The Supreme Court approached the issue not by looking at the principle of res judicata, but by assessing the effect of a patent declared to be invalid. The effect was as if the patent had never existed. This means it could not be infringed, so Zodiac was entitled to say that Virgin had suffered no loss when looking at the calculation of damages.

The Effect

The decision changes the position. The Supreme Court challenged the rationale of the Court of Appeal’s “commercial certainty” principle as expressed in Unilin, by commenting that in any given situation only half of the parties to an action wanted commercial certainty. More fundamentally, the Supreme Court was uneasy at the way in which the UK approach did not take into account the result of a permissible later action. As Lord Sumption, giving the leading judgment said,

it can hardly be said that the vexation inherent in there being two perfectly proper proceedings concurrently can be made more tolerable by ignoring the outcome of one of them”.

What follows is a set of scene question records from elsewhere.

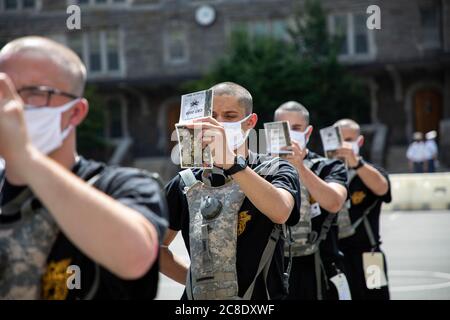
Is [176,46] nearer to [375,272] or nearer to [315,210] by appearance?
[375,272]

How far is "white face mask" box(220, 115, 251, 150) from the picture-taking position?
4102 millimetres

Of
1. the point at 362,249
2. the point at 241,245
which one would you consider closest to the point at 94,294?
the point at 241,245

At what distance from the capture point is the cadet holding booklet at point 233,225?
402 cm

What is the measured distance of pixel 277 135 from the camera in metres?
5.18

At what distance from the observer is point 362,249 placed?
7277 mm

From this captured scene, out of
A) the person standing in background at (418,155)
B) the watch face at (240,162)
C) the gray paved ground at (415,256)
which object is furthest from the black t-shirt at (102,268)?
the person standing in background at (418,155)

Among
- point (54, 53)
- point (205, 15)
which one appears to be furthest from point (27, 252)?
point (205, 15)

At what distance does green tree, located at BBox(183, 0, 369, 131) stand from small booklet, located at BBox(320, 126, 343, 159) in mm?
23348

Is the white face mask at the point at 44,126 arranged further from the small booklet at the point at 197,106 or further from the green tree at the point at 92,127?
the green tree at the point at 92,127

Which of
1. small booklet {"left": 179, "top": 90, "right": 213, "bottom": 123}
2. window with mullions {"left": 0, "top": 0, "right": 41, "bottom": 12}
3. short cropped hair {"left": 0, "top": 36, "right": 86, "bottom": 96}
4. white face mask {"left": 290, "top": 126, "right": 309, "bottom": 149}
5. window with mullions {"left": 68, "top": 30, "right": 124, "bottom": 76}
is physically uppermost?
window with mullions {"left": 0, "top": 0, "right": 41, "bottom": 12}

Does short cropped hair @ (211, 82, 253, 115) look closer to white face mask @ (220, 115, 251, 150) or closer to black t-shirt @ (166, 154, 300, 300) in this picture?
white face mask @ (220, 115, 251, 150)

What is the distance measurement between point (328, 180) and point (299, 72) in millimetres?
25374

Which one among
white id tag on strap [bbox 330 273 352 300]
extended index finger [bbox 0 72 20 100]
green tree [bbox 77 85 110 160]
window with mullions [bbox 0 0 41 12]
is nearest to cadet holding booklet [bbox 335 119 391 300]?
white id tag on strap [bbox 330 273 352 300]
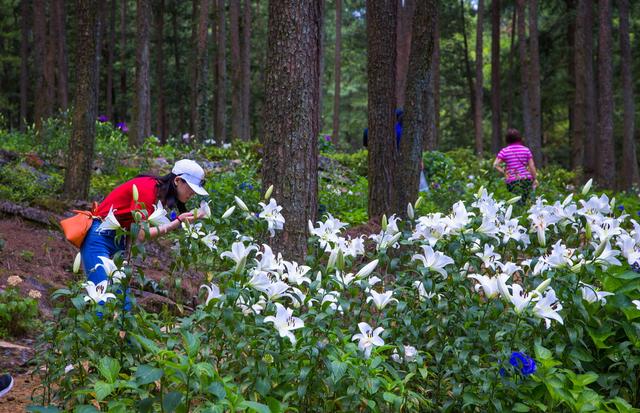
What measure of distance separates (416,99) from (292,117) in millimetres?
3214

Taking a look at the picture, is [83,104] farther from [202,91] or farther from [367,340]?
[202,91]

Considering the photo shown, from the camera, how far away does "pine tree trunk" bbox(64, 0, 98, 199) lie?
8.12m

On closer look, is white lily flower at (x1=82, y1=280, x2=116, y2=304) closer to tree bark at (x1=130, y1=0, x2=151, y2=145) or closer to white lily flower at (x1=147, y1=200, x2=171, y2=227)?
white lily flower at (x1=147, y1=200, x2=171, y2=227)

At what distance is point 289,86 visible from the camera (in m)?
5.45

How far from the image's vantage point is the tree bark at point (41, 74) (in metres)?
15.8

This was previously the case, where a later revocation of a patent was ignored when assessing quantum. Revocation (whether in later proceedings or, in modern times, by the EPO) subsequent to a final decision of the court now means that a defendant will not have to pay damages. Lord Neuberger, who gave a concurring judgment, went further and stated that in cases where payment under a damages enquiry had been made, subsequent revocation of a patent could give rise to a payment in restitution.

The Consequences

Apart from the impact on damages, which is the direct consequence of the Supreme Court’s decision, there are other potential impacts on patent litigation in the United Kingdom.

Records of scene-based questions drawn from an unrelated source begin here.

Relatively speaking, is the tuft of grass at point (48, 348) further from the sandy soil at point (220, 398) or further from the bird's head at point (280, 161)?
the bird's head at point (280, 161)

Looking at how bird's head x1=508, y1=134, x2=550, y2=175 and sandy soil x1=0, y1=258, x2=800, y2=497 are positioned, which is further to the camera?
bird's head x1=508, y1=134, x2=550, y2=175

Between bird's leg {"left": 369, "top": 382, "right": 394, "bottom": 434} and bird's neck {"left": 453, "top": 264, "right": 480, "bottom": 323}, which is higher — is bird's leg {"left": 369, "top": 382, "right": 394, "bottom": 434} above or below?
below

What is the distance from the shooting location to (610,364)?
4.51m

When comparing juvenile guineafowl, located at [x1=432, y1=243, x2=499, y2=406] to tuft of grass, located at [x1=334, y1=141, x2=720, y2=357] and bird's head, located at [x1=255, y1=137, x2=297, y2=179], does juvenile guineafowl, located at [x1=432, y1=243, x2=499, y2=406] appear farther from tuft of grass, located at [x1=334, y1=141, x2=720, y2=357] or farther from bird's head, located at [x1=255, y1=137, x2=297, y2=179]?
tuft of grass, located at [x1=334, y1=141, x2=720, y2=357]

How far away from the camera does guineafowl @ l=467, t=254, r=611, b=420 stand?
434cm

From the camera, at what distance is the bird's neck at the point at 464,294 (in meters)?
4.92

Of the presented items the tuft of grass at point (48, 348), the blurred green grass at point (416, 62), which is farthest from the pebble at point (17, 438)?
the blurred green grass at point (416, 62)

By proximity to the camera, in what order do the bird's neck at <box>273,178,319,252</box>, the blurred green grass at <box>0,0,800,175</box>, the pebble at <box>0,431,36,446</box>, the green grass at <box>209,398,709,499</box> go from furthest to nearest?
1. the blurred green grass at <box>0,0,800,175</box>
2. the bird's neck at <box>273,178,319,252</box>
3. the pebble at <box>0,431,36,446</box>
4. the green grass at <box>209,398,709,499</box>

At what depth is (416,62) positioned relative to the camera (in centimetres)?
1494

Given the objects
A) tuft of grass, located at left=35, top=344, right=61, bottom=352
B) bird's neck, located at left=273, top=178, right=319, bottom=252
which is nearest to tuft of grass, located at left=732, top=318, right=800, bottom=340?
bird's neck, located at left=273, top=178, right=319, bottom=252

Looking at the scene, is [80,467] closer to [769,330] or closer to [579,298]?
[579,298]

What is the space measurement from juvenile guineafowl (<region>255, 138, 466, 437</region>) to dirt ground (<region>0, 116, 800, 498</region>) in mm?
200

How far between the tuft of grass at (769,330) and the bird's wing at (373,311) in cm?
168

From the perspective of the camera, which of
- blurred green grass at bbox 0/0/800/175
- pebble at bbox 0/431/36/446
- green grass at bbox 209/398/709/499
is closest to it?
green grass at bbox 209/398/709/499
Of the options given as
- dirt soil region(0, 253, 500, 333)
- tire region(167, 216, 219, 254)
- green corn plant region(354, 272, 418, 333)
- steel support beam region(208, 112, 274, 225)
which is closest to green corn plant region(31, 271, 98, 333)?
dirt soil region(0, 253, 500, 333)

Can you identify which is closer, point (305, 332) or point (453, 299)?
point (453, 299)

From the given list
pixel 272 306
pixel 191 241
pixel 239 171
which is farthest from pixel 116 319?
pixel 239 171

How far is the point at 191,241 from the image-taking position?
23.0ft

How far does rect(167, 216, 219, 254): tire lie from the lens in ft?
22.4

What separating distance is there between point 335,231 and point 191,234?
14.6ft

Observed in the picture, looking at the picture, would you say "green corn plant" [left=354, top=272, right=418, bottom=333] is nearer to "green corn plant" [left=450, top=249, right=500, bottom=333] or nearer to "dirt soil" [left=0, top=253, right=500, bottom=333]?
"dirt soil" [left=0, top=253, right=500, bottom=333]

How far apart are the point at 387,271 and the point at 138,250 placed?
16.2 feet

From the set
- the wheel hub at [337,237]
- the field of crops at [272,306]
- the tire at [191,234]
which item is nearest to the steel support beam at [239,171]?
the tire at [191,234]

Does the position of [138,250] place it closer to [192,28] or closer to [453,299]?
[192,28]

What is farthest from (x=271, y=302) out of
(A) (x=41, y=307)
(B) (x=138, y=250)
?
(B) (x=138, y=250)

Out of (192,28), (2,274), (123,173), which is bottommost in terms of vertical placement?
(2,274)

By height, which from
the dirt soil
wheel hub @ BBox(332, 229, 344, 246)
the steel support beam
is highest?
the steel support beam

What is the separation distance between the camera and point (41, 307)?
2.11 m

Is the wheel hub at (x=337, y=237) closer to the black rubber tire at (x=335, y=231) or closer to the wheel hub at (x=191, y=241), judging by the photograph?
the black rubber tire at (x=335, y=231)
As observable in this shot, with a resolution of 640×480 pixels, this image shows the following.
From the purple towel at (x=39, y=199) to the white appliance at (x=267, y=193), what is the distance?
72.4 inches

The English court has long complained of the slowness of the EPO. Almost alone amongst European countries, the United Kingdom has refused to stay infringement proceedings pending resolution of opposition proceedings at the EPO. This judgment may change that, as there could be a reluctance to allow litigation to proceed when all could be undone by a decision to revoke by the EPO. Alternatively, and more likely, the UK court may allow the proceedings to continue but stay a damages enquiry pending the final decision of the EPO, or possibly stay the validity part of the action but allow the infringement case to proceed, although this latter course is unlikely given the unity of infringement and validity proceedings in the UK courts, in contrast to the principle of bifurcation in, for example, Germany.

In particular, it will be important to see how this plays out in the new Unified Patents Court, with the tension between the UK approach not to stay pending a decision of the EPO and the more general approach in the rest of Europe to do so. This judgment of the Supreme Court shifts the position of the UK, meaning that a stay of infringement proceedings in the Unified Patents Court pending an EPO decision may well be more likely.